I can’t express in words how I felt at that moment; the stress and worry left me as I stared at the screen, amazed at how blessed Mike & I were to have created that fuzzy little blob. Our OB brought us back down to earth, though, saying that although things looked fine, up to 40% of first-time pregnancies end in miscarriage, and that we should just try to stay positive. We left the office feeling much better—we even had ultrasound pictures to share with the family & friends we had let in our secret. The future seemed rosy once again.

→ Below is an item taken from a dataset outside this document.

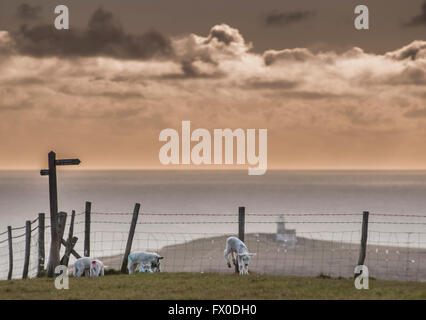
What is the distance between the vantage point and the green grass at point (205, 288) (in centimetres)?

That calmness quickly dissipated not even 48 hours later. I was still spotting, but now it was brighter and more frequent. Another call to the doctor and I was at home, staying off my feet once again. They told me I shouldn’t worry unless I started to notice cramping. I prayed and prayed that the cramps wouldn’t come, but I woke up a few days later in a lot of pain. We went back to the doctor’s office, and again headed back to the ultrasound room. This time, when we looked at the screen, there was no fuzzy blob. There was no beating heart. Our little Josie, who we had been so awestruck to see only eight days before, was gone.

I tried so hard not to cry in that office (I’d never been a crier before that day), but as I turned to Mike and saw the pain in his eyes, I completely broke down on the spot. I guess I never realized how badly I’d wanted to be a mom until we discovered we were pregnant, and now my hopes had been destroyed. Luckily, Mike was there to hold me in his arms, and the OB gave me a strong embrace as well. After we’d all settled down a bit, our doctor said that a good thing we could take away from the experience was that we could get pregnant—we could even start trying again as early as the next month. Mike & I looked at each other, and I knew that wasn’t an option. We were going to need some time to heal.

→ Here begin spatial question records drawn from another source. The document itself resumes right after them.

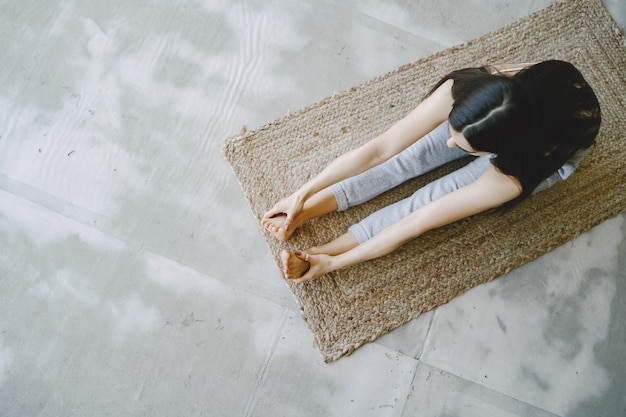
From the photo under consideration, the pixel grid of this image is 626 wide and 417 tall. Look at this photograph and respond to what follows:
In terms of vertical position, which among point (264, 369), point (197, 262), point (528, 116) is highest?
point (528, 116)

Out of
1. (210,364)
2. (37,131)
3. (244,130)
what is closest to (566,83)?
(244,130)

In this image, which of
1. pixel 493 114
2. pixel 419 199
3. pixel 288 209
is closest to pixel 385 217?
pixel 419 199

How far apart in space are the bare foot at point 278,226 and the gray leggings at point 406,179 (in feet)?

The next few days after that are a bit of a blur (you always hear about how emotionally difficult a miscarriage can be, but no one tells you how physically painful they are), but I do remember the wonderful support we received from family and friends. I know a few folks felt pretty awkward—honestly, what do you say to someone who just lost a child, albeit a soon-to-be child?—but any expression of sympathy was deeply appreciated. A few weeks later we had the opportunity to escape our sorrow by going on our belated honeymoon cruise to the Bahamas, and after we returned home, things pretty much got back to normal.

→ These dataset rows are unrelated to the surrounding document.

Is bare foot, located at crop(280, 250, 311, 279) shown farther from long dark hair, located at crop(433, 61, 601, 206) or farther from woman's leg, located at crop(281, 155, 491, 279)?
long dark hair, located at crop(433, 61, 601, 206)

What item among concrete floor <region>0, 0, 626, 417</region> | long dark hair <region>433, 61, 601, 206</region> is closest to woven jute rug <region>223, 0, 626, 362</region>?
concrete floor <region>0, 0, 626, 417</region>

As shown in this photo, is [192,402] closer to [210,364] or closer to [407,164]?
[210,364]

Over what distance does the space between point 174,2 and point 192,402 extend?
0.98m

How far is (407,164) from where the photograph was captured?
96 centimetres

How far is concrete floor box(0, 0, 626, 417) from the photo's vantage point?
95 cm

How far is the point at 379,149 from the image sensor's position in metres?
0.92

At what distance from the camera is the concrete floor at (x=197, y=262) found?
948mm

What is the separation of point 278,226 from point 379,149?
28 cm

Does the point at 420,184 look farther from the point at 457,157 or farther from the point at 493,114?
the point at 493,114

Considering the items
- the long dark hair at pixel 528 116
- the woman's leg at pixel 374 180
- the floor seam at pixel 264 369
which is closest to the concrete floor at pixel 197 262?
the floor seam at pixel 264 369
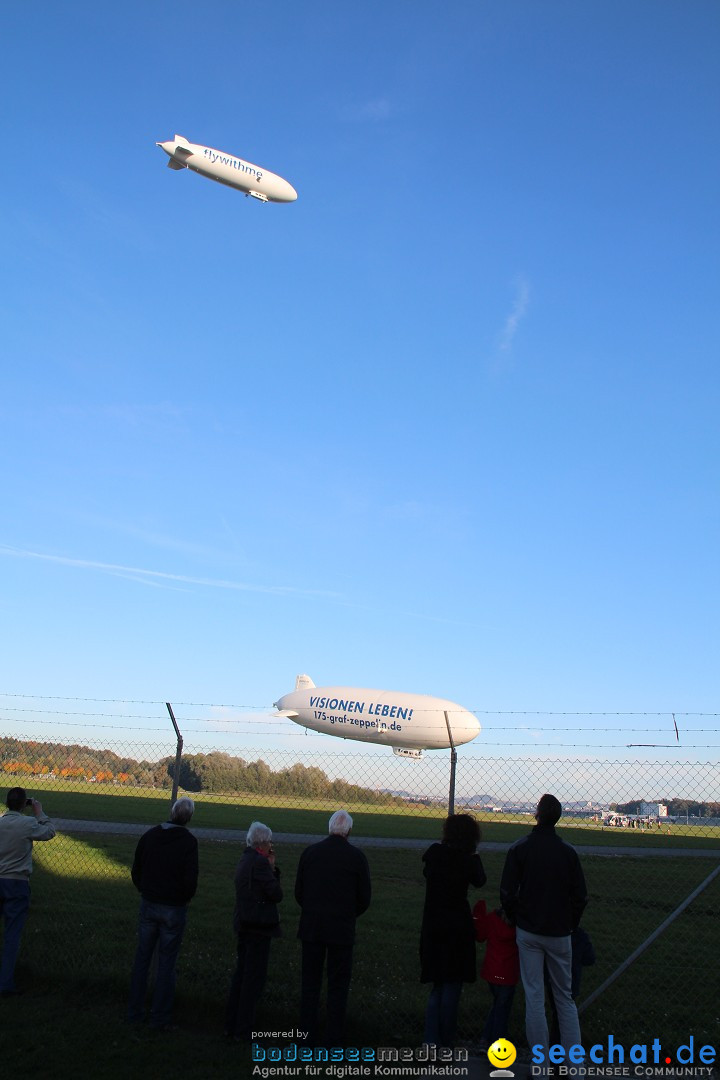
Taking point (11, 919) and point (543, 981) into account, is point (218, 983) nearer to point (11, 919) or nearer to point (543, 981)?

A few months later, Mike & I discovered once again that we were expecting (and once again, it was immediately after I had stopped taking the pill). We didn’t tell as many folks this time as I was pretty much terrified of miscarrying again. I was counting down the days until I reached my second trimester like a convict counting his days to freedom. Not all of my fears receded when I reached that magical day, but most did. When we began to discuss names, a few folks asked if we were still considering Josie for a girl’s name. I told them no—we’d already used that name.

Miscarriage is an agony that you can’t completely understand until you experience it. It is as though someone is playing a cruel-hearted prank with your heart, tempting you with all the excitement of starting a family, and then swiping it all away with something as impersonal as a blank ultrasound screen. But it is something that you can move on from, and I’m proud to say I was able to do that. Little Josie may never have made it into the world, but she’ll always be in our thoughts and in our hearts.


  1. I thank God every day that everything went well with our pregnancy. As stressful as it can be at times, I see those posts about people who lose a baby at 15, 16, or even 20+ weeks and it absolutely breaks my heart. To get to that "safety zone" and then lose your baby is unimaginable to me. I can't imagine how Tara has been able to try so many times...she is much stronger than I am.

  2. Oh, I know EXACTLY what you mean, your post made me cry remembering mine. I felt like the world had ended when they didn't find the heartbeat of our first little angel. I still think of "her" everyday.